╭─ SOURCE RECORDS
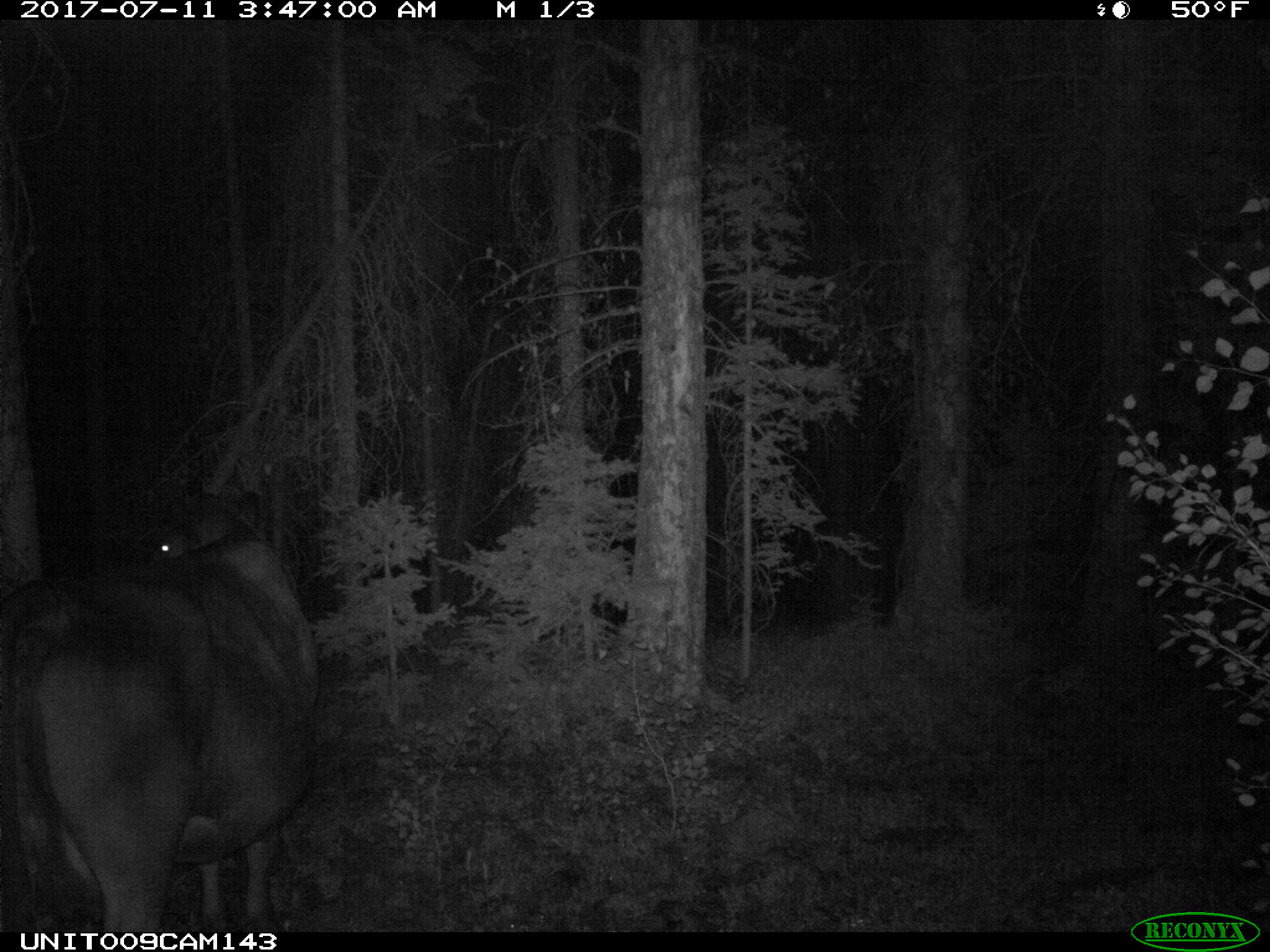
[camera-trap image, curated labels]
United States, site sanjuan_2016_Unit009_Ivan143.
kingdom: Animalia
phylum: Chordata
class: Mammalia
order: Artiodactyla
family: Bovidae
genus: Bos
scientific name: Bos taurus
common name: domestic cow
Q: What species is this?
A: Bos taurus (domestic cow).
╰─
╭─ SOURCE RECORDS
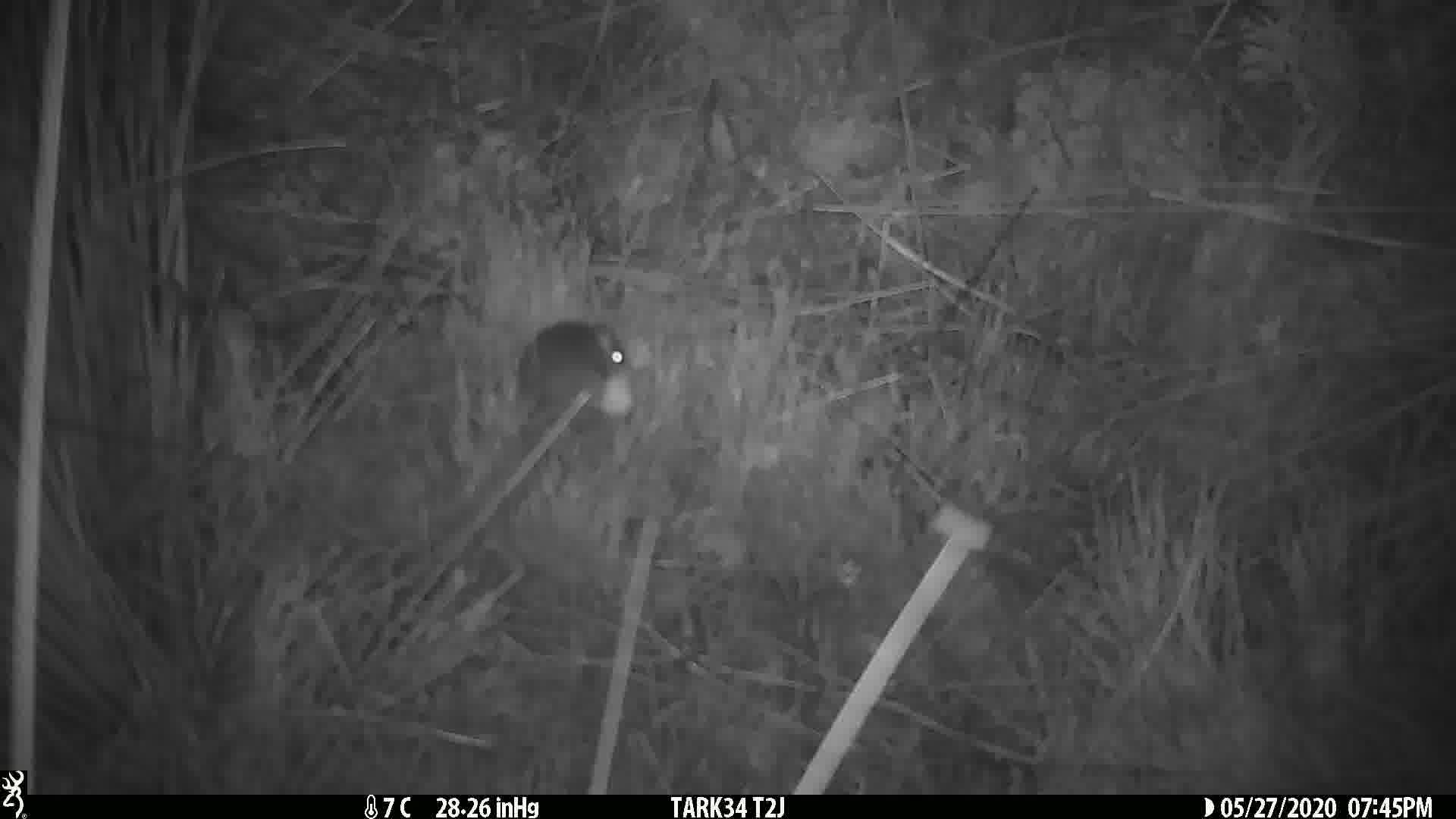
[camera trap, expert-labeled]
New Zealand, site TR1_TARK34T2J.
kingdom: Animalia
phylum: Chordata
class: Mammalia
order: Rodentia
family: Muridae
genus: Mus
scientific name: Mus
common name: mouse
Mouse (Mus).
╰─
→ **TASK STATEMENT**
If a line in the records contains the word "trap", copy it out.

→ **RESULT BELOW**
[camera-trap image, curated labels]
[camera trap, expert-labeled]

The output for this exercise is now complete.